Exercise objective
Each line below must be reproduced exactly as it stands. Pictures stay out of the copy.

Supplied records
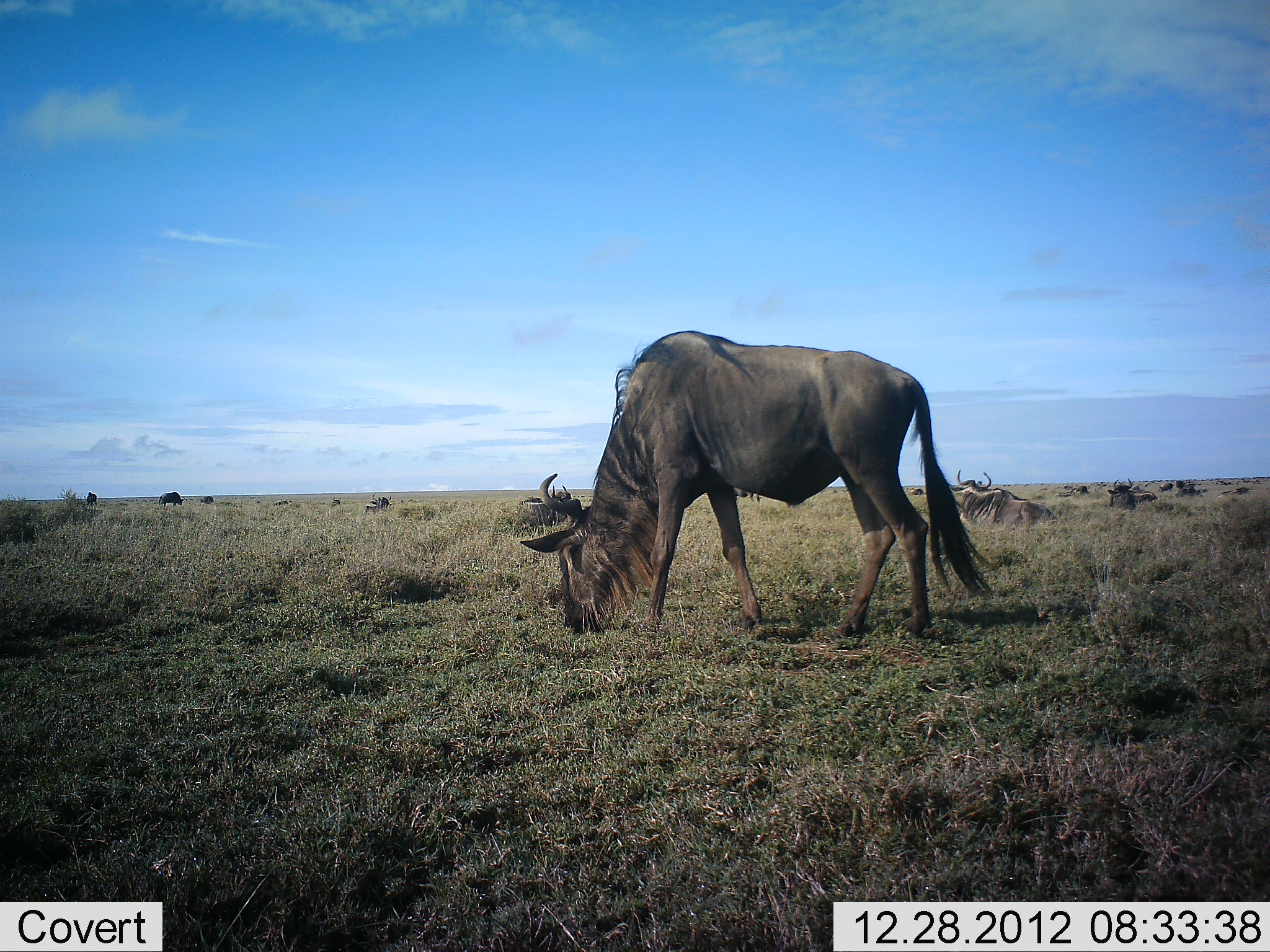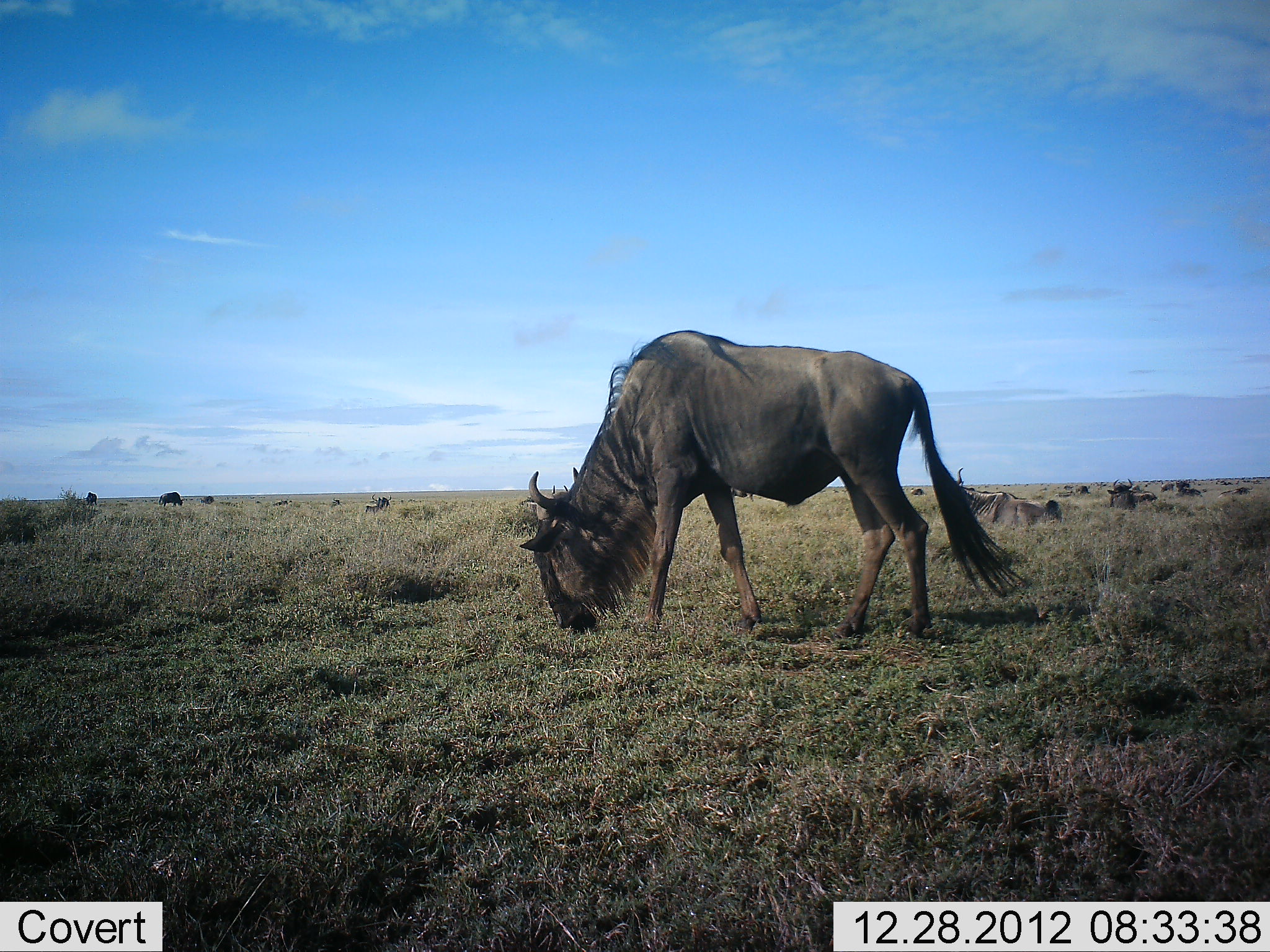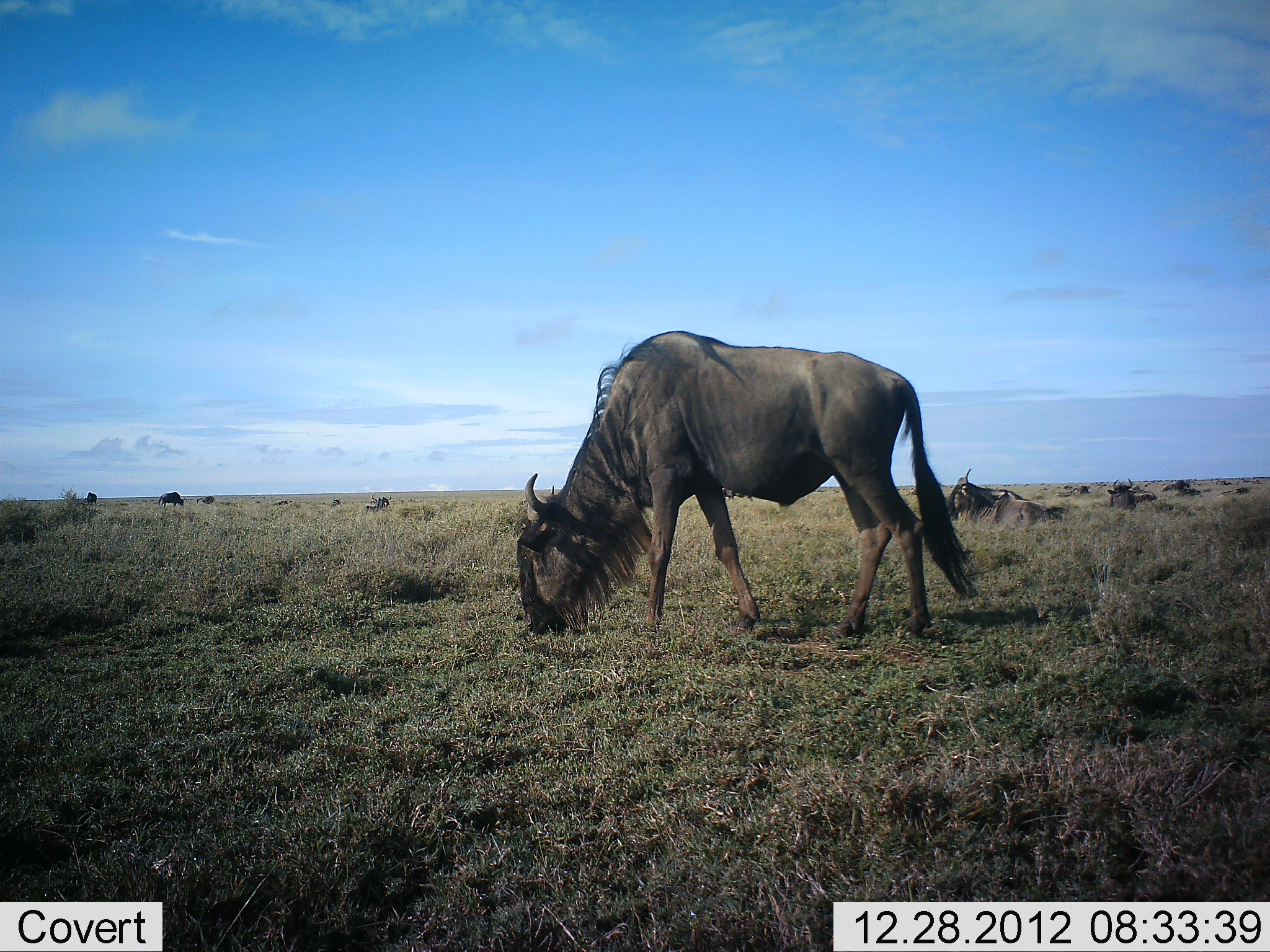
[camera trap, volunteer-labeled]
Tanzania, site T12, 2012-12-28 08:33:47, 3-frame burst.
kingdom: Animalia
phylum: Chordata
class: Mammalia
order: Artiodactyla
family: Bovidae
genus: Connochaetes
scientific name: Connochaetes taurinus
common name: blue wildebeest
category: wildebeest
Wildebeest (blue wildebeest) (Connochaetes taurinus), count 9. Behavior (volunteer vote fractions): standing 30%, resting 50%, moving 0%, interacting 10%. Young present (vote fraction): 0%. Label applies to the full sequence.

Result for this exercise
[camera trap, volunteer-labeled]
Tanzania, site T12, 2012-12-28 08:33:47, 3-frame burst.
kingdom: Animalia
phylum: Chordata
class: Mammalia
order: Artiodactyla
family: Bovidae
genus: Connochaetes
scientific name: Connochaetes taurinus
common name: blue wildebeest
category: wildebeest
Wildebeest (blue wildebeest) (Connochaetes taurinus), count 9. Behavior (volunteer vote fractions): standing 30%, resting 50%, moving 0%, interacting 10%. Young present (vote fraction): 0%. Label applies to the full sequence.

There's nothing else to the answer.